Response: Besides to further refine the discussion the implications of the ML model prediction. A section titled Discussions has been added at the end of the paper to highlight the major contributions of this work, as well as the generality.
The major contributions of this paper is in the development of an interpretable machine learning (ML) model to predict the performance of photocatalytic degradation of organic contaminants by TiO2. This ML model integrate the convolutional neural network (CNN) with artificial neural network (ANN). It utilizes the molecular images to encode the molecular structures of the organic contaminants, whose features are extracted by EfficientNet, a special type of CNN model. The extracted features together with other experimental variables affecting the photocatalytic reaction rate were input to an artificial neural network. The cascaded CNN and ANN model is subsequently trained to predict the photodegradation re-action rates of the organic contaminants by TiO2.
The results show that this machine learning (ML) model achieved a high accuracy to predict the photocatalytic degradation rate of a wide range of organic contaminants. Heat map can be generated to identify the most relevant regions in the molecular image affecting the photocatalytic rates by use of Gradient-weighted Class Activation Mapping (Grad-CAM). This provides an important piece of information to understand the influence of molecular structures on the photocatalytic degradation process.

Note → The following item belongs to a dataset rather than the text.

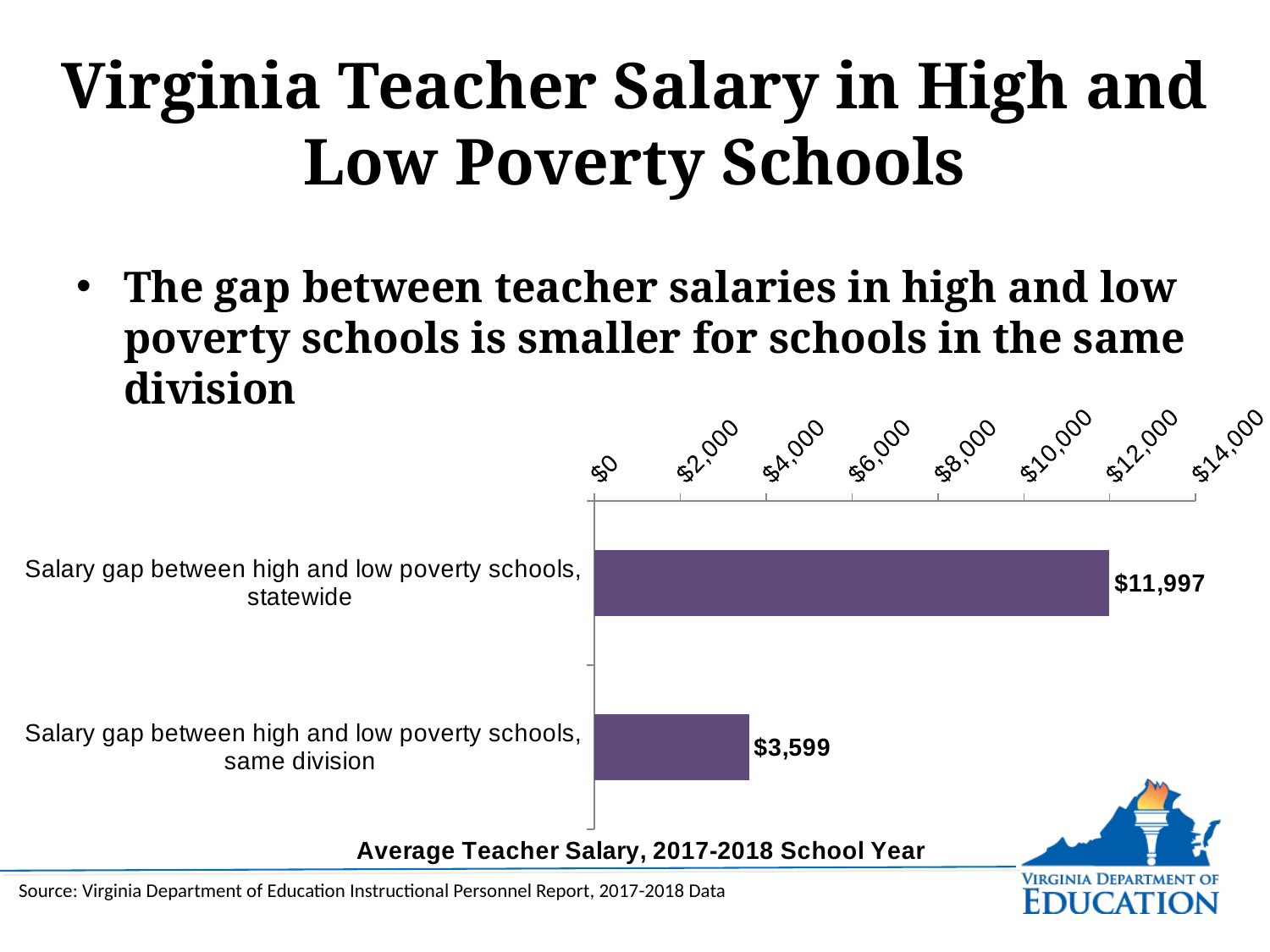
What is the difference between the statewide salary gap and the same-division salary gap? $8,398 What is the salary gap between high and low poverty schools statewide? $11,997 What is the title shown below the chart? Average Teacher Salary, 2017-2018 School Year Is the statewide salary gap larger or smaller than the same-division salary gap? larger What is the highest value labelled on the chart's axis? $14,000 Which category has the smaller salary gap? Salary gap between high and low poverty schools, same division Is the value for the statewide salary gap greater or less than $10,000? greater Which category has the larger salary gap? Salary gap between high and low poverty schools, statewide What kind of chart is shown on the slide? bar chart How many categories are shown in the chart? 2 Is the value for the same-division salary gap greater or less than $4,000? less What is the salary gap between high and low poverty schools in the same division? $3,599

While the paper used TiO2 to demonstrate the general procedures, the methodology can be extended to other types of photocatalysts.
- Future scope of work and the scientific reason behind these results should be added in the conclusion section.

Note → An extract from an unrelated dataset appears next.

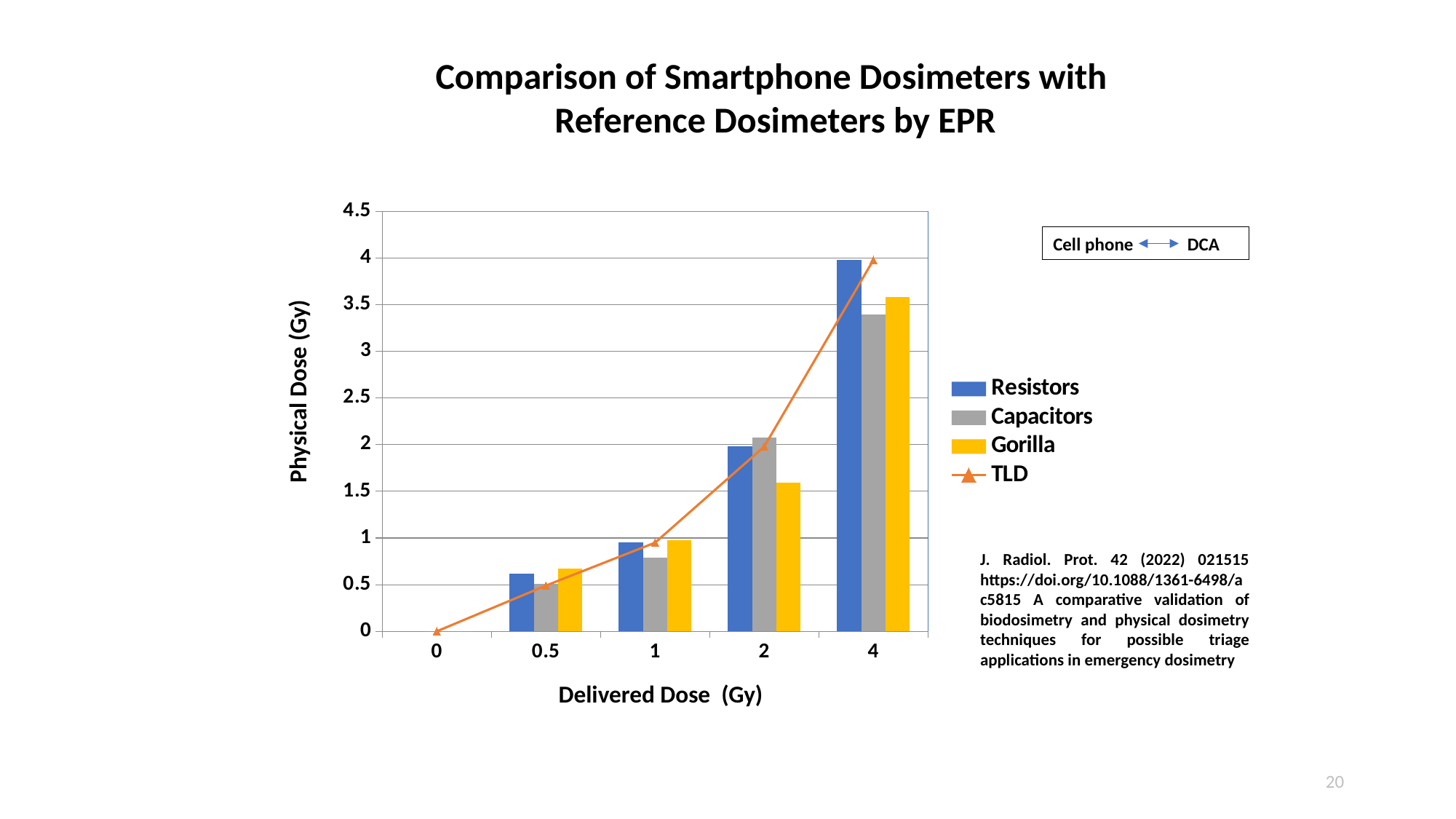
Is the Capacitors value at a delivered dose of 4 Gy greater or less than 3.5? less What kind of chart is shown on the slide? combination bar and line chart Is the Resistors value at a delivered dose of 0.5 Gy greater or less than 0.5? greater Does the TLD line rise or fall as the delivered dose increases along the x axis? rises How many delivered dose categories are shown on the x axis? 5 At a delivered dose of 4 Gy, which is larger, the Resistors bar or the Capacitors bar? Resistors What is the title of the y axis? Physical Dose (Gy) How many series does the legend list? 4 What is the TLD value at a delivered dose of 0 Gy? 0 At a delivered dose of 2 Gy, which series has the lowest bar? Gorilla Is the Resistors value at a delivered dose of 4 Gy greater or less than 3.5? greater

Response: The conclusion section has been further refined. Besides, a new section titled Discussion has been added to the end of the revised paper. It provides a summary of this work and also stated the implications for developing ML based photocatalytic performance prediction for other types of photocatalysts.
Author Response File: Author Response.pdf
Reviewer 2 Report
Please see the attachment.
Comments for author File: Comments.pdf
Author Response
Please see the attachment.
Author Response File: Author Response.pdf
Round 2
Reviewer 1 Report
After reviewing the correction made by the authors in the original version the paper. I recommend to be accepted this manuscript.